Hi all,
I've been trying to configure the LDAP Extension and during my testing, I am getting an error within Mediawiki that says:
"Login error: Incorrect password entered. Please try again."
The problem I am having is that there is no such error in the LDAP extension code and no error logs being produced, so I have no clue what part of my configuration is wrong. Am I not finding the ldap server, am I not connecting, am I not binding, am I failing in a search for the user?
Anyone know how I can find out what the real error is?
Thanks, Tim McGeary
That error comes from MediaWiki, not the plugin.
Set:
$wgLDAPDebug = 3;
V/r,
Ryan Lane
-----Original Message----- From: mediawiki-l-bounces@lists.wikimedia.org [mailto:mediawiki-l-bounces@lists.wikimedia.org] On Behalf Of Tim McGeary Sent: Monday, July 09, 2007 1:20 PM To: mediawiki-l@lists.wikimedia.org Subject: [Mediawiki-l] difficulty configuring LDAP extension
Hi all,
I've been trying to configure the LDAP Extension and during my testing, I am getting an error within Mediawiki that says:
"Login error: Incorrect password entered. Please try again."
The problem I am having is that there is no such error in the LDAP extension code and no error logs being produced, so I have no clue what part of my configuration is wrong. Am I not finding the ldap server, am I not connecting, am I not binding, am I failing in a search for the user?

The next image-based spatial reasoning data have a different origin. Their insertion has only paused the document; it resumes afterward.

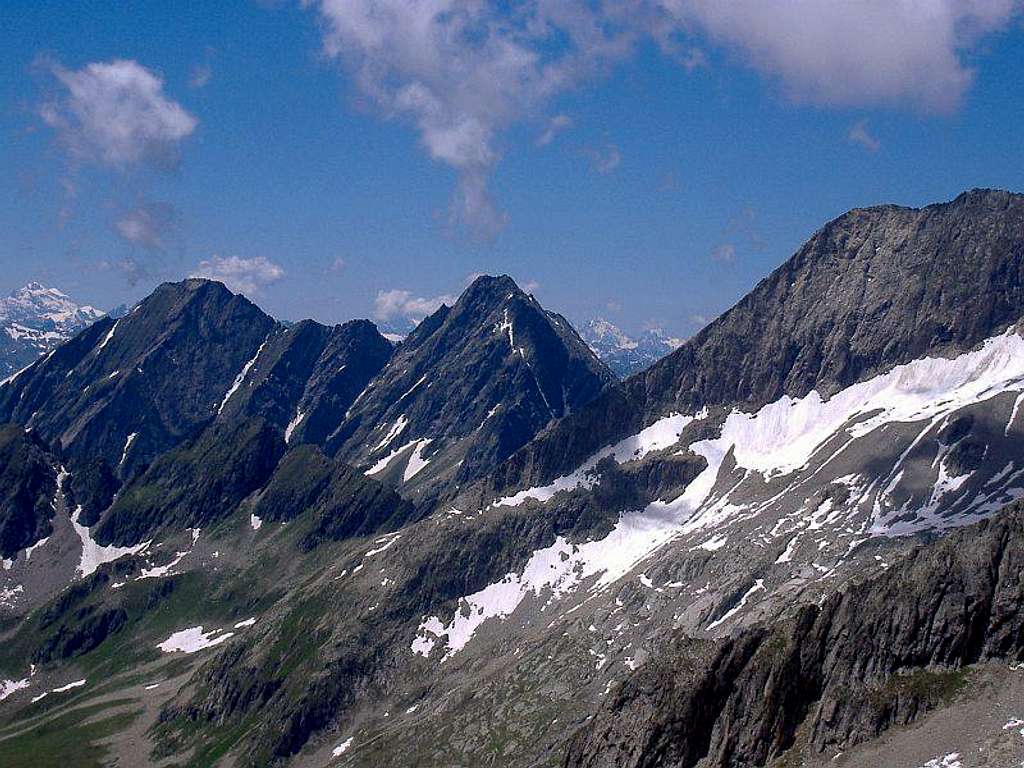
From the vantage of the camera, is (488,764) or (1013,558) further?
(488,764)

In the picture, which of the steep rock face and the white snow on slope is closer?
the white snow on slope

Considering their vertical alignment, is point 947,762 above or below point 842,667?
below

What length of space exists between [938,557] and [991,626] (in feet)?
38.0

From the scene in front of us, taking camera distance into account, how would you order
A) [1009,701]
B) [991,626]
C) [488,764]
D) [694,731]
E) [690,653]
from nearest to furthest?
[1009,701], [991,626], [694,731], [690,653], [488,764]

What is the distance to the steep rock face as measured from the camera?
94.2 metres

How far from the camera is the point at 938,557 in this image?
106 m

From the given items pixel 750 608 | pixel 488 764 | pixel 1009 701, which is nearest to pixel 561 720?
pixel 488 764

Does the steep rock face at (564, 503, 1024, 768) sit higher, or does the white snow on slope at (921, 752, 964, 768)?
the steep rock face at (564, 503, 1024, 768)

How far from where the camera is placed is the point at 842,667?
323ft

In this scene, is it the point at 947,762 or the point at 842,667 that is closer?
the point at 947,762

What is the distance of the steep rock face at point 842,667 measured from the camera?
94.2m

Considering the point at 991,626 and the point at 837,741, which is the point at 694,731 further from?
the point at 991,626

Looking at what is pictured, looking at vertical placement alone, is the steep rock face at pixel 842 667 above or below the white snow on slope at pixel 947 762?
above

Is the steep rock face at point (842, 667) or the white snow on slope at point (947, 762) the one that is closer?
the white snow on slope at point (947, 762)
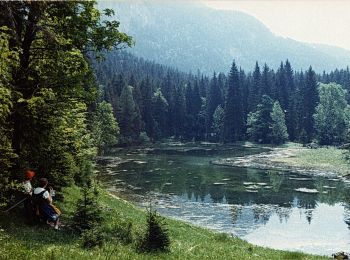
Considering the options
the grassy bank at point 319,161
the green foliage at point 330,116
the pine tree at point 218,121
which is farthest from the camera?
the pine tree at point 218,121

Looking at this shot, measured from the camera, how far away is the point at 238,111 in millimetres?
140000

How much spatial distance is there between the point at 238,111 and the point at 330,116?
1112 inches

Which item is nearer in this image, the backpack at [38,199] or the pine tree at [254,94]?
the backpack at [38,199]

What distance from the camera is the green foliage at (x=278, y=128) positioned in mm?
124875

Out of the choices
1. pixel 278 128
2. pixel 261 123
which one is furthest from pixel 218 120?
pixel 278 128

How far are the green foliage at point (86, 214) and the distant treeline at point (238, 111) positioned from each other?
99160 millimetres

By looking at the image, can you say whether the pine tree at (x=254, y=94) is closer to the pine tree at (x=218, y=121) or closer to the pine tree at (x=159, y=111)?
the pine tree at (x=218, y=121)

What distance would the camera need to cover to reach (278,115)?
128 m

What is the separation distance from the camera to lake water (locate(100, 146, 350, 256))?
112 ft

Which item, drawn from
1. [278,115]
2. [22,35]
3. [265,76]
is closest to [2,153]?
[22,35]

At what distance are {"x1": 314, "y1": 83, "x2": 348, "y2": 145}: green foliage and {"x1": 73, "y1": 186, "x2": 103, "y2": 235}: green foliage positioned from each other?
361ft

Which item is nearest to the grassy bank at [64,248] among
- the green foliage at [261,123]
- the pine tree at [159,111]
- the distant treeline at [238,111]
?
the distant treeline at [238,111]

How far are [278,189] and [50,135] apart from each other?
38923 mm

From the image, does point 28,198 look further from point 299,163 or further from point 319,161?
point 319,161
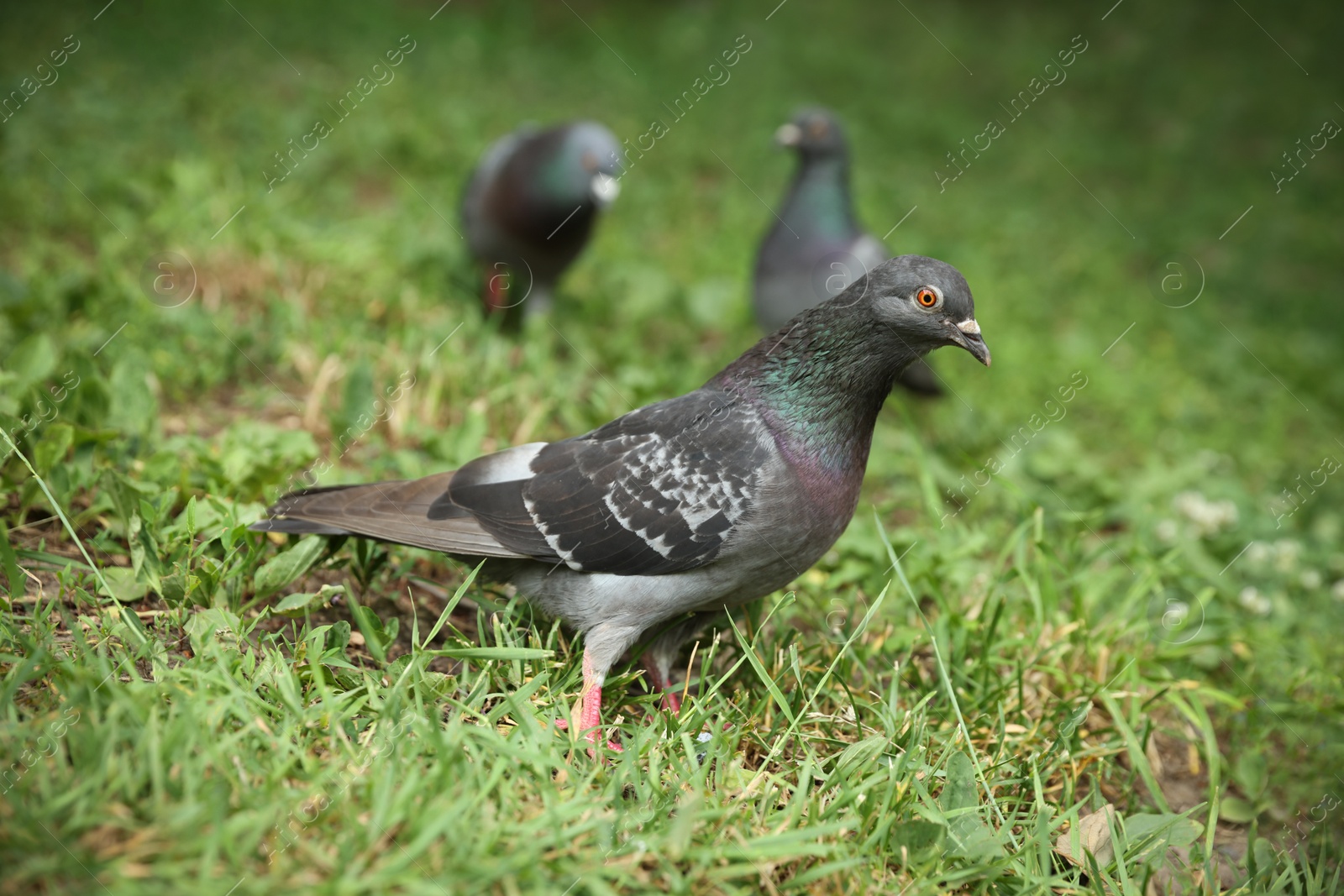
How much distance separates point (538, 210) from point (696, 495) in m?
3.29

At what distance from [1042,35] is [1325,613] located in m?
10.3

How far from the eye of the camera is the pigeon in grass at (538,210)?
18.0ft

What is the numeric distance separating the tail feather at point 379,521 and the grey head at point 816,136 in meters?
3.86

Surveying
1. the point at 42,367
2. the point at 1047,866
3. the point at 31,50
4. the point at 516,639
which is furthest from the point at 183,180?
the point at 1047,866

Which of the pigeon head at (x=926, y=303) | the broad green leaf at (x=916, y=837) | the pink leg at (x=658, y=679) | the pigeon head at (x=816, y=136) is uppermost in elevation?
the pigeon head at (x=816, y=136)

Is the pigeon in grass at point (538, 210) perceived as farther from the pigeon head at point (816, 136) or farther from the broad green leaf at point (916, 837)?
the broad green leaf at point (916, 837)

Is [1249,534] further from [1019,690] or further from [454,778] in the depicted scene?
[454,778]

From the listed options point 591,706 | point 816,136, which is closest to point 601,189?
point 816,136

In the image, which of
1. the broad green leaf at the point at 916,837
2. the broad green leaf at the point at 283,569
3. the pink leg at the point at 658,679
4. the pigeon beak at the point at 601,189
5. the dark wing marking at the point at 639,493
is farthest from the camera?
the pigeon beak at the point at 601,189

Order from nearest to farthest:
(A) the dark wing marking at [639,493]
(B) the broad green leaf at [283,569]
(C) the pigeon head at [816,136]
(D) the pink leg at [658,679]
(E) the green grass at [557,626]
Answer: (E) the green grass at [557,626], (A) the dark wing marking at [639,493], (B) the broad green leaf at [283,569], (D) the pink leg at [658,679], (C) the pigeon head at [816,136]

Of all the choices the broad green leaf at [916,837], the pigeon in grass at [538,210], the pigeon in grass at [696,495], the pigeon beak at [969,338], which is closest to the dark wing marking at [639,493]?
the pigeon in grass at [696,495]

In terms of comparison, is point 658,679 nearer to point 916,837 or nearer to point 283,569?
point 916,837

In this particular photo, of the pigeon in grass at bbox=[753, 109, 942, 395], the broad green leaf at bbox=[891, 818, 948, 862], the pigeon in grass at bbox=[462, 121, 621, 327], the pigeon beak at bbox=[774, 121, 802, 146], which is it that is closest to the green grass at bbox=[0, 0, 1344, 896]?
the broad green leaf at bbox=[891, 818, 948, 862]

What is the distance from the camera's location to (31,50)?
732cm
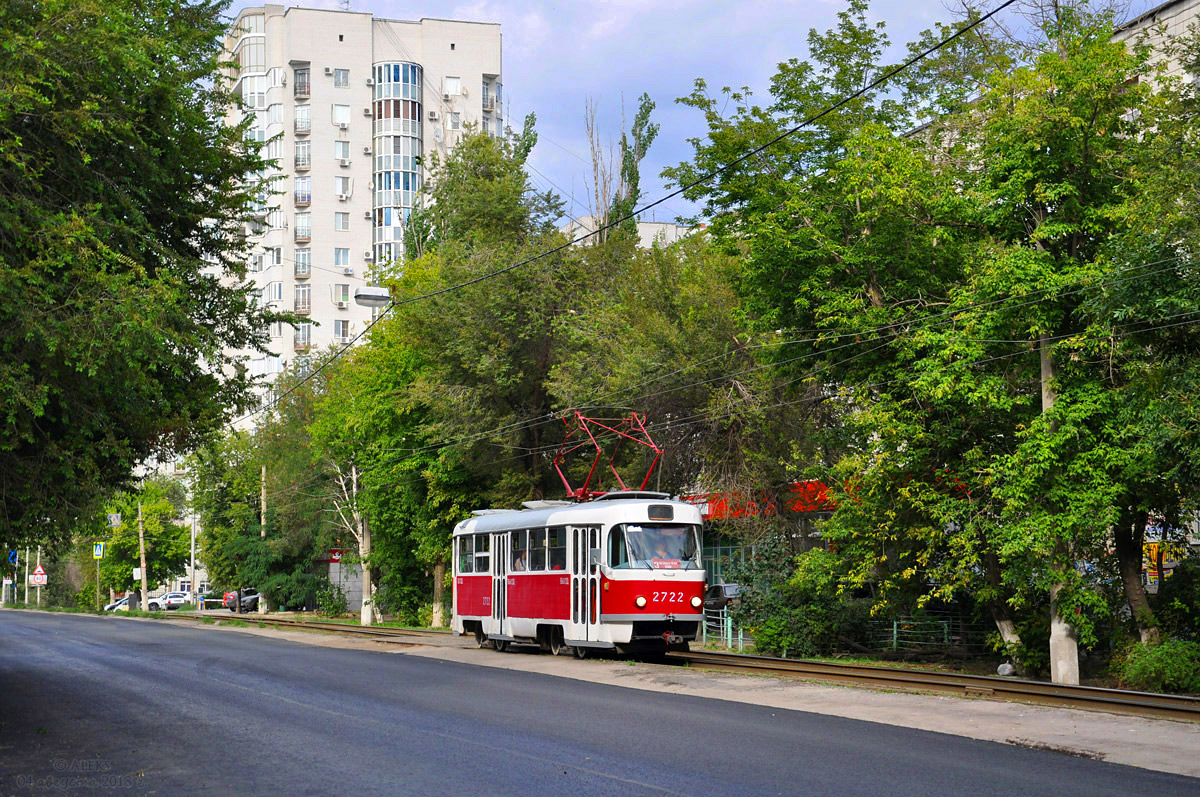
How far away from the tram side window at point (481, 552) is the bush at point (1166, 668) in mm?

Anyone know how I can find out what the real error is?
Thanks, Tim McGeary
-- Tim McGeary '99, '06G Senior Systems Specialist Lehigh University 610-758-4998 tim.mcgeary@lehigh.edu
MediaWiki-l mailing list MediaWiki-l@lists.wikimedia.org http://lists.wikimedia.org/mailman/listinfo/mediawiki-l
Thank you, Ryan. That will be helpful. I'm sure I'll be responding again with another question. I can do an LDAP search with authentication from the command line of Linx with ldapsearch, but it is failing here. We'll see what errors I get...
Tim
Tim McGeary '99, '06G Senior Systems Specialist Lehigh University 610-758-4998 tim.mcgeary@lehigh.edu
Lane, Ryan wrote:
That error comes from MediaWiki, not the plugin.
Set:
$wgLDAPDebug = 3;
V/r,
Ryan Lane
-----Original Message----- From: mediawiki-l-bounces@lists.wikimedia.org [mailto:mediawiki-l-bounces@lists.wikimedia.org] On Behalf Of Tim McGeary Sent: Monday, July 09, 2007 1:20 PM To: mediawiki-l@lists.wikimedia.org Subject: [Mediawiki-l] difficulty configuring LDAP extension
Hi all,
I've been trying to configure the LDAP Extension and during my testing, I am getting an error within Mediawiki that says:
"Login error: Incorrect password entered. Please try again."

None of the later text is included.